British Columbia’s 37 downhill ski hills are preparing for orders expected to be released on Thursday that will ban travel within the province.
On Wednesday, Premier John Horgan warned that he wanted non-essential inter- and intra-provincial travel banned for at least two weeks as B.C.’s COVID-19 crisis deepened.
This came 10 days after provincial health officer Dr. Bonnie Henry made a strong recommendation that people not travel outside the Vancouver Coastal Health and Fraser Health regions. Henry has the power to outlaw travel within the province, but not travel into B.C.
Christopher Nicolson, spokesperson for the Canada West Ski Areas Association, said the industry had been preparing since March for no international visitors in the 2020/2021 ski season and was ready to adjust if domestic ski visits were also cut due to travel restrictions.
“We are ready. The ski industry is in full knowledge that it needs to adapt and needs to be flexible and we have built that into our plans,” Nicolson said.
Learning from the experiences of Australian and New Zealand ski resorts that recently ended their winter season, Nicolson said the Canadian industry had come up with a set of guidelines for skiers and snowboarders called Ski Well Be Well .

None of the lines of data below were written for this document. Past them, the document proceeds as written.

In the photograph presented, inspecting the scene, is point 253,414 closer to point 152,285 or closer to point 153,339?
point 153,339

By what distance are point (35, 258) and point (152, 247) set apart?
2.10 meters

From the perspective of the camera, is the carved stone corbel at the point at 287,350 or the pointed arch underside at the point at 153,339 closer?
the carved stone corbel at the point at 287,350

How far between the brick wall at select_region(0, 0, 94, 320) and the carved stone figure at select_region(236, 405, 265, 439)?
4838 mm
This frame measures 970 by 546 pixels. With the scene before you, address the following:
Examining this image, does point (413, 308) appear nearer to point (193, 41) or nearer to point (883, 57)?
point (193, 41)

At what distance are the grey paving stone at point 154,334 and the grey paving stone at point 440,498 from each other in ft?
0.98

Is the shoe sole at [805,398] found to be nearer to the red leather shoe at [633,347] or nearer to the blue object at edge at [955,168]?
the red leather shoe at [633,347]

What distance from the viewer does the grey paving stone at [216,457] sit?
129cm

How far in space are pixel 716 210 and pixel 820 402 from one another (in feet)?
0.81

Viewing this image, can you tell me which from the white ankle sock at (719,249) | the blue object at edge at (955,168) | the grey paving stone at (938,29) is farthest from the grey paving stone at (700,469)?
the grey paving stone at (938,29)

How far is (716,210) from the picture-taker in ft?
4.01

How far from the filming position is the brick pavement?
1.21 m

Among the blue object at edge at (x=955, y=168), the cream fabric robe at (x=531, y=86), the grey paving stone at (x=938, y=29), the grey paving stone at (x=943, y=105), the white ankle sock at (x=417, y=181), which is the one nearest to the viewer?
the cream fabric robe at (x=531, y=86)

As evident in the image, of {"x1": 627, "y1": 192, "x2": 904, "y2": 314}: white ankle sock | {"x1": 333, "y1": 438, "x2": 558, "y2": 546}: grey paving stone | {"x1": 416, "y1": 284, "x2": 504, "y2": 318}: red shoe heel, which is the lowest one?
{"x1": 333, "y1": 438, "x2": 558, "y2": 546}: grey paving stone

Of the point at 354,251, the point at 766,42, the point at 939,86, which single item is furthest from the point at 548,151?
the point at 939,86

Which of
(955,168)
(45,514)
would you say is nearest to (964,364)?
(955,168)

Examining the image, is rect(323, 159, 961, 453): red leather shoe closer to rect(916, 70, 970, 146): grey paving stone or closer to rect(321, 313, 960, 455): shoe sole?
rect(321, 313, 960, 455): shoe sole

The document states that all skiers and snowboarders will be expected to wear a mask at all times outdoors, and indoors as well unless eating or drinking.
Nicolson said the ski industry had a lot going in its favour in terms of COVID-19 risk because it was essentially an outdoor experience with natural distancing, and gloves and face coverings regularly worn already.
He said there were 13 destination ski resorts in B.C. that received the bulk of international skiers, and that the industry in B.C. was worth $2 billion a year to the domestic economy and created 22,000 jobs every year.
Nicolson said that skiers should go online before any resort visit to book tickets and see if there were restrictions around parking.
On Wednesday, the Canadian and U.S. government extended the non-essential travel border closure until Dec. 18, while Yukon announced that anyone coming into that territory had to isolate for two weeks.
It is unclear whether the travel bans coming on Thursday will be managed according to health authorities — meaning you must stay within your health authority. This would have an impact on Whistler Blackcomb for example that is within the Vancouver Coastal Health region — where 1.25 million people live.
While Cypress Mountain opened last week, the two other resorts in Metro Vancouver (Grouse Mountain and Mount Seymour) have not opened yet. Whistler Blackcomb is set to open on Nov. 26.
In the Okanagan, Sun Peaks near Kamloops will open Nov. 21, Big White near Kelowna will open on Nov. 23 and Silver Star near Vernon will open November 28.
In the B.C. Rockies, Kicking Horse near Golden is set to open Dec. 11 and Revelstoke Mountain Resort will open Nov. 22.
In the West Kootenays, Whitewater Resort is set to open Dec. 11, while Red Mountain will open Dec. 12. In the East Kootenays, Fernie Alpine Resort is set to open Dec. 11 and the Kimberley Alpine Resort on Dec. 12.
In a three-hour period on Wednesday night, 34 flights arrived at Vancouver International Airport with travellers from within B.C., Canada and around the world.
Travellers arriving from outside of Canada are expected to quarantine for 14 days. Those who were on a flight tagged for a possible COVID-19 exposure are expected to self-monitor.